The chefs at L’École Gourmet Valrhona advise you to use a fairly deep cake tin (7cm) for this cake. This way, you will get beautiful patterns in every slice.
Chocolate cake: mini formats for snack time
Here are three chocolate cake recipes suitable for small formats. They are ideal for teatime, with coffee or as a snack.
A nut flour financier recipe with a twist. Here, the tonka bean's aromas combine with Valrhona’s Caraïbe 66% dark chocolate couverture. This dark chocolate is available in a 250g or 1kg bag of fèves.
It's ideal for giving traditional financiers a modern makeover.
If you want to make this recipe, you can watch the step-by-step video. This recipe from L’École Valrhona’s chefs gives you the chance to cook like a professional using their selected ingredients.
We’ve shown you the gluten-free Millot cake recipe, but we’d like to give you a couple of ideas to take it a step further.
Here the cake is molded into small cubes before two preparations are added:
- A glaze made with Millot 74% dark chocolate couverture and chopped almonds.
- Whipped ganache, also made with Millot 74%.
For a birthday snack or teatime, here is the number-one indulgent chocolate-flavored recipe that everyone can love.

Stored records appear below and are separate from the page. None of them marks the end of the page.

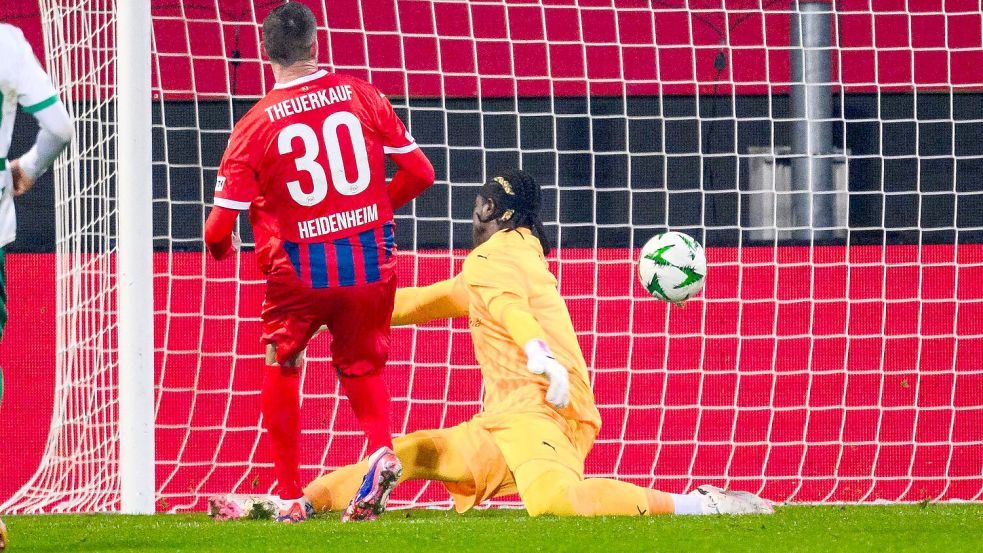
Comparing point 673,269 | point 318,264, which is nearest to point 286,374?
point 318,264

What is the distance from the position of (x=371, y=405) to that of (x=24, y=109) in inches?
48.0

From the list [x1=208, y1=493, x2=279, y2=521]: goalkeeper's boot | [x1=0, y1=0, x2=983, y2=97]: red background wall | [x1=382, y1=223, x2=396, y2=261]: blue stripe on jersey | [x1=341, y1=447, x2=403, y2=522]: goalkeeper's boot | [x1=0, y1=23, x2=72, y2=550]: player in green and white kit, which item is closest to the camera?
[x1=0, y1=23, x2=72, y2=550]: player in green and white kit

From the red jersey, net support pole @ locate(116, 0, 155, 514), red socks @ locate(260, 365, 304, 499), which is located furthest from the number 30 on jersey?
net support pole @ locate(116, 0, 155, 514)

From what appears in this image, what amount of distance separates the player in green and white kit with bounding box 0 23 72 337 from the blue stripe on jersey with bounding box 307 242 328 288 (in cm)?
77

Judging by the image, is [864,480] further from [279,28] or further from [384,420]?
[279,28]

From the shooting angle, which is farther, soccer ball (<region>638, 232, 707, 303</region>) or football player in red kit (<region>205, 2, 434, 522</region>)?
soccer ball (<region>638, 232, 707, 303</region>)

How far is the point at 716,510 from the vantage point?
4.04 meters

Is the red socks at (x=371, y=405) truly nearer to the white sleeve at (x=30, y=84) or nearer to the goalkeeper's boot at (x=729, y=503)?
the goalkeeper's boot at (x=729, y=503)

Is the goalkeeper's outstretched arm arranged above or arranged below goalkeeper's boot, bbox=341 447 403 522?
above

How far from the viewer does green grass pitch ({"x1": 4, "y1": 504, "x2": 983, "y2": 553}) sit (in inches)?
128

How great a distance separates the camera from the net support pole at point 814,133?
20.9 feet

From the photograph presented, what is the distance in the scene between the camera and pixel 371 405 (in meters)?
3.85

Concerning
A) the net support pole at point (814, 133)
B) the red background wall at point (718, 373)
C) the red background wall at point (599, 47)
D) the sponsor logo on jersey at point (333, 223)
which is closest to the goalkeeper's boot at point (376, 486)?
the sponsor logo on jersey at point (333, 223)

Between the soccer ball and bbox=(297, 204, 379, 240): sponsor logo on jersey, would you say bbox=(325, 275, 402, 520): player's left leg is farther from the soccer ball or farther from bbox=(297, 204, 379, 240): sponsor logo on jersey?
the soccer ball
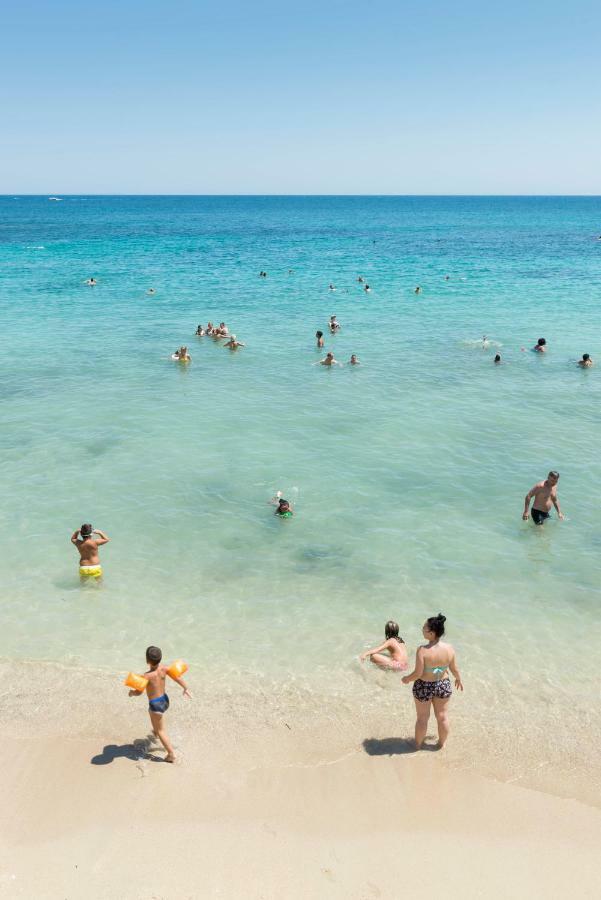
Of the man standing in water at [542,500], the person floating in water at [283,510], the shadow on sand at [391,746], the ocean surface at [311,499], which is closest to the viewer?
the shadow on sand at [391,746]

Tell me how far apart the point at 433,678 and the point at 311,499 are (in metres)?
8.01

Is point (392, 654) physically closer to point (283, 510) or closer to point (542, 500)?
point (283, 510)

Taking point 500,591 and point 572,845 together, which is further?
point 500,591

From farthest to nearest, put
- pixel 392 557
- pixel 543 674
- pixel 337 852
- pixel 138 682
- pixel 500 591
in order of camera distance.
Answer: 1. pixel 392 557
2. pixel 500 591
3. pixel 543 674
4. pixel 138 682
5. pixel 337 852

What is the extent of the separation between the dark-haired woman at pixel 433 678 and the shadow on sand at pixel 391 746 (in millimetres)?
113

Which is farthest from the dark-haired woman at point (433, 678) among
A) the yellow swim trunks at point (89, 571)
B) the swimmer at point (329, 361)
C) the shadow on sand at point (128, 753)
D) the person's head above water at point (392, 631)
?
the swimmer at point (329, 361)

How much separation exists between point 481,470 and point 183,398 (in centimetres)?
1137

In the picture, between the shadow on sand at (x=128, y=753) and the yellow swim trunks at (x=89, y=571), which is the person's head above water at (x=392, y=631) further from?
the yellow swim trunks at (x=89, y=571)

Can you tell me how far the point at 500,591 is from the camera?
40.1 feet

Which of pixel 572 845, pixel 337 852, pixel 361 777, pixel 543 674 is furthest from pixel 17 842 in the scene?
pixel 543 674

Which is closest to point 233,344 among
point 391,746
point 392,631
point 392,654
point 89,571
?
point 89,571

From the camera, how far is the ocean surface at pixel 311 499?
413 inches

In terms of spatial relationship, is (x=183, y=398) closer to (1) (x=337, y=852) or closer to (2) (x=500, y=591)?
(2) (x=500, y=591)

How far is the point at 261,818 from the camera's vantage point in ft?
24.5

This recipe is made with Valrhona’s Oriado 60% organic dark chocolate couverture.
Are you familiar with Oriado? It’s a blend of Valrhona Grand Crus from the Dominican Republic and Peru. This dark chocolate has balanced ripe and tangy fruit flavors. Oriado is an organic chocolate, made from beans grown on a certified Fairtrade Max Havelaar plantation.
The cupcake topping is a blend of Oriado chocolate and Fruity 50% Almond & Hazelnut Praliné. The whole thing is whipped with a blender and loaded with chopped hazelnuts.
And for the decoration, consider Crunchy Pearls!
Chocolate cake: the most indulgent recipes (brownie & melt-in-the-middle cake)
Brownie is a much-loved dessert that needs no introduction among chocolate connoisseurs.
Here, the chefs at L’École Gourmet Valrhona suggest you add salted-butter caramel flavored with Norohy vanilla. The caramel slips between two layers of brownie.
And the chefs’ top tip for the caramel? They recommend you cook the caramel to 226°F (108°C) (or for 5 minutes for an equivalent effect), stirring all the while, to make sure it has the right consistency. The resulting caramel will be neither too thick nor too liquid.
This brownie is made with Guanaja 70% couverture, Valrhona’s iconic dark chocolate.
An elaborate brownie in a cube shape for an elegant, tasty dessert.
This recipe’s final touch is its Dulcey whipped ganache. Sosa Cantonese cocoa nibs also add a subtle crunchiness.
Chocolate Melt-in-the-Middle Cake
Is it possible to make an article about chocolate cakes without talking about chocolate melt-in-the-middle puddings? Unthinkable!
This quick, easy chocolate cake recipe will melt your guests’ hearts.
The secret to its success is the Guanaja melting hearts that go in the center of your soft cake.
Do you feel ready to tackle some more complicated projects? Visit the Recipes page to discover recipes for chocolate pies or desserts.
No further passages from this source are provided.